The traveling salesperson problem (TSP) asks the following question: "Given a list of cities and the distances between each pair of cities, what is the shortest possible route that visits each city and returns to the origin city?" It is an NP-hard problem in combinatorial optimization, important in operations research and theoretical computer science. In this assignment you will implement hill climbing to solve TSP. We will consider only the Euclidean version of TSP, in which the cities all lie on a 2-dimensional plane. Each city will have (x,y) coordinates, and the euclidean distance between two cities will be the weight of the edge connecting them.
(image source: https://xkcd.com/399/.)
hill climb You have to make changes in |
|
An input instance of a TSP problem (for example, see berlin52.tsp in
the data
folder) has one line corresponding to each city. This line
specifies the index of the city, the x coordinate, and the y
coordinate. In hillClimb.py
, you will find the Node
data structure. A node contains the index of a city, along with its
x and y coordinates.
A tour is defined as a permutation of indices of nodes a1, a2, ..., an (where ai is the index of node provided in the input file). Suppose b1, b2, ..., bn is a tour: it means the salesperson starts the tour at b1, then goes to b2, and so on until finally returning to b1 from bn. So a tour is just a list of node indices.
For example, some tours in the instance shown below (left) are [1, 2, 3, 4, 5] (middle) and [2, 1, 3, 4, 5] (right). Any rotated version or mirror image of a tour is the same tour (e.g. 1,2,3,4,5 is the same as 2,3,4,5,1 which is the same as 3,4,5,1,2 and so on. Similarly 1,2,3,4,5 is same as 5,4,3,2,1).
In the code, the following variables, functions and data structures are implemented for your convenience.

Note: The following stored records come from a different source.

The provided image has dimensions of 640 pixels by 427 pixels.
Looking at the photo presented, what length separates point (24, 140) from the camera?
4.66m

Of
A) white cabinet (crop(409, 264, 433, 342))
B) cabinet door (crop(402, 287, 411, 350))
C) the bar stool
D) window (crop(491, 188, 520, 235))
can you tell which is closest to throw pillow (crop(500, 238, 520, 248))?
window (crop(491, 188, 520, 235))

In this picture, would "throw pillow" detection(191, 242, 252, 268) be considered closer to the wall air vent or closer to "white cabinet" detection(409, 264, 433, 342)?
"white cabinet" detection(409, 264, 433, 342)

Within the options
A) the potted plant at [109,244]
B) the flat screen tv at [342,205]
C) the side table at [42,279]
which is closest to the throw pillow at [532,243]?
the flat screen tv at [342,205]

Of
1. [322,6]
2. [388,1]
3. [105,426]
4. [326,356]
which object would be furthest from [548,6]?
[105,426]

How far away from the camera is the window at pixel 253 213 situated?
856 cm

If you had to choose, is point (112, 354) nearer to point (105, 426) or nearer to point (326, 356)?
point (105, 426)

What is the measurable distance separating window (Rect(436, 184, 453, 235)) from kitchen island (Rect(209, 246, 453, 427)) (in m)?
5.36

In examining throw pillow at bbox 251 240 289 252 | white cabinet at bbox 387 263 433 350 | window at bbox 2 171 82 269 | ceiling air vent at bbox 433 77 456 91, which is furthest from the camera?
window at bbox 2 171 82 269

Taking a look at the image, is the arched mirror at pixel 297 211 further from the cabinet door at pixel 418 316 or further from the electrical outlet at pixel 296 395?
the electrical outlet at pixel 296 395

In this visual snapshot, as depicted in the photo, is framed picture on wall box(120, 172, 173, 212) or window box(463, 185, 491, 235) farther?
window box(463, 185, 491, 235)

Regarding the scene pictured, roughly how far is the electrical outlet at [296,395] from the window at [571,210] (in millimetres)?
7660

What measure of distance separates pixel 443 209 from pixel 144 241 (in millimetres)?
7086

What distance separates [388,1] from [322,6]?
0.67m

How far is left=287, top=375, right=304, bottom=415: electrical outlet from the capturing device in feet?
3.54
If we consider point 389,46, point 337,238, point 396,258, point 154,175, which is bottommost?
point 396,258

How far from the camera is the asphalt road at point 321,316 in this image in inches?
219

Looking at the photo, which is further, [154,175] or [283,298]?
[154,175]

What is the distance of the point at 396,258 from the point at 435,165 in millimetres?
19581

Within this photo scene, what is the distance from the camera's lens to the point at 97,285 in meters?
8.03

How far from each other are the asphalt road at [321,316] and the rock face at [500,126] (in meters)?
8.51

As presented in class, you will consider the 2-neighbourhood of nodes to perform hill climbing. You will also implement two non-trivial initialisation routines, which should help hill climbing find better solutions.
Not that although we apply "hill climbing" in this assignment, we only maintain tour lengths, which we aim to minimise. It would be unnatural to consider the negative of tour lengths and find a maximum. So we'll stick with minimising tour lengths. Consequently, although we call our method hill climbing, we'll be performing valley-descending.
Two tours are called 2-neighbours if one can be obtained from the other by deleting two edges and adding two edges. For example, the two tours shown below are 2-neighbours of each other.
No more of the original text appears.